TRECHO DO TEXTO ▸
+--

PAULO LEMINSKI...

"Eu tenho um poema para vocês. Nem sabia o que fazer com ele. Este é para nós picarescos. Este poema é igual onça que vai beber a água no lugar certo. Vai cair direitinho no jornal nosso. Sem dúvida é perfeito "Merda e Ouro" publicado no Pícaro".

(Durante entrevista exclusiva, publicada nas próximas páginas)

MERDA E OURO

Merda é veneno.
No entanto, não há nada
que seja mais bonito
que uma bela cagada.
Cagam ricos, cagam padres,
cagam reis e cagam fadas.
Não há merda que se compare
à bosta da pessoa amada.


...UMA PESSOA CÂNDIDA
Jairo Máximo


Poeta, tradutor, prosador, Paulo Leminski, rapaz alegre e teatral que quando fala exibe um bonito casamento do gesto e a palavra, recebeu em seu recanto no bairro Cruz do Pilarzinho - Curitiba, estes picaretas para um bom papo à base de tragos diversos, vinhos e um queijo maneiro (talvez mineiro).

Infância, Adolescência e Educação

    Existem algumas coisas na vida que não dá para melhorar. Ninguém consegue melhorar a forma do ovo e nem o gosto da água.

Movimento Poético no Brasil

    Acredito que o único movimento é o movimento dos poetas indo de lá pra cá, de cá pra lá. A gente está mais parecido com os Estados Unidos do que com a França. Esta coisa de movimento poético é uma coisa muito francesa. A literatura americana não tem movimento, só tem indivíduos Poe, Whitman, Fante, Kerouac, Jack London, Hemingway. Você vai enquadrá los em que lugar, de que jeito...
    Assim, a literatura brasileira está deixando de ser uma literatura de movimento para ser uma literatura de indivíduos.

Brasiliense é o canal

    Quando eu e a brasiliense nos descobrimos, aí por volta de 82/83, a brasiliense já existia e eu também. Então, nem eu inventei a brasiliense nem ela me inventou, Houve um lugar onde a gente se encontrou e as coisas rolaram legal. Como continuam rolando. A brasiliense me mima. Ela me trata bem pra caralho.

Literatura Beat foi golpe

    Eu acho que a coisa da literatura beatnik é uma coisa que a gente merecia saber, conhecer e tal. Quando alguém faz isso como a brasiliense fez, pintam uns imbecis da FSP e dizem assim: "É, tão botando Kerouac, Burroughs, Ferlinghetti 20 anos depois". Mas que merda! E se eu quero conhecer agora. Foda se. Não importa se ela não chegava, quando chega. Que seja bem vinda, porra! Chega de anti americanismo primário.

Vestes a camisa do PCB

    Eu sou do Partido Comunista Brasileiro (PCB). Inclusive até saí na TV, no horário político do TRE apoiando candidatos comunistas. Eu não quero que o Brasil seja igual à União Soviética, mas eu sou comunista.

+--

DADOS BRUTOS ▸
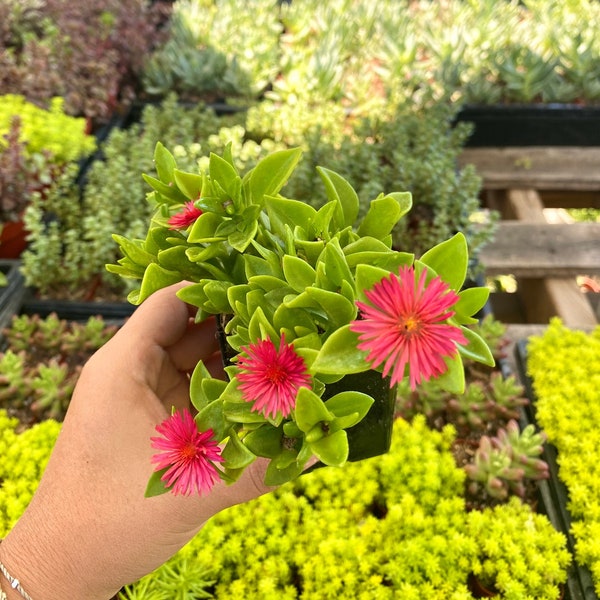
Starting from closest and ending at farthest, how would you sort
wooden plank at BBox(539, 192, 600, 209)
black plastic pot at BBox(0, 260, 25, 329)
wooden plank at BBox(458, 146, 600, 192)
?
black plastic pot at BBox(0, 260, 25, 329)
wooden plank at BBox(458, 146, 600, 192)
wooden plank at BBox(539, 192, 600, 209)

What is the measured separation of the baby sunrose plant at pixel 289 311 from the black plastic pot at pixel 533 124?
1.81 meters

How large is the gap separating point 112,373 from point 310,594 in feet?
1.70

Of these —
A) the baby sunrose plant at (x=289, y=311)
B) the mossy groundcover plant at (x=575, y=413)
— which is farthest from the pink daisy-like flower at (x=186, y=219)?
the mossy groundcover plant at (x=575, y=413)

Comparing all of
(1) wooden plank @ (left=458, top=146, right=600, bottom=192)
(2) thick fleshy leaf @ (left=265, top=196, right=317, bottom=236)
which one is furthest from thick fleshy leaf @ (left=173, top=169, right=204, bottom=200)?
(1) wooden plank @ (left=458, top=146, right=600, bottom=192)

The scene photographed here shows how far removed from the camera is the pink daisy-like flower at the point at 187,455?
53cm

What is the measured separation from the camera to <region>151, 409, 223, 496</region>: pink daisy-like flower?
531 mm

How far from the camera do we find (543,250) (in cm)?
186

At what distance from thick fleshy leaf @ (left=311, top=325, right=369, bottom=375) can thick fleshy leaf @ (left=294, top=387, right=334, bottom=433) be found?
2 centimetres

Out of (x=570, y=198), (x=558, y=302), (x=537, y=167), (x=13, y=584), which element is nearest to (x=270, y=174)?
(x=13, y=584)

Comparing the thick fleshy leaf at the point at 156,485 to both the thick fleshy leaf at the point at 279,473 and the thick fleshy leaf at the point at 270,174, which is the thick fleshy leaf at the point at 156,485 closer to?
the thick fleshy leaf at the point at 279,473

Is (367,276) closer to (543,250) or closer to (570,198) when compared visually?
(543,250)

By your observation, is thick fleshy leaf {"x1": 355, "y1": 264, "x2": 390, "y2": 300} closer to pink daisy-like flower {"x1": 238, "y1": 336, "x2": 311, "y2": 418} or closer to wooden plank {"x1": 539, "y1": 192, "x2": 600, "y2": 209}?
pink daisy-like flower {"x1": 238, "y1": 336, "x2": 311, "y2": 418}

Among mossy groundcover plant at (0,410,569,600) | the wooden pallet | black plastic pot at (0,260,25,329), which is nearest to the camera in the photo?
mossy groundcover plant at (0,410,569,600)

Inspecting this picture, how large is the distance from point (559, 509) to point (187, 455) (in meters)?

+--

INSTRUÇÕES E REQUISITOS ▸ Devolva, sem nenhuma alteração, a parte do texto sobre Paulo Leminski que começa em "Infância, Adolescência e" e segue até "gosto da água.".

A RESPOSTA ▸
Infância, Adolescência e Educação

    Existem algumas coisas na vida que não dá para melhorar. Ninguém consegue melhorar a forma do ovo e nem o gosto da água.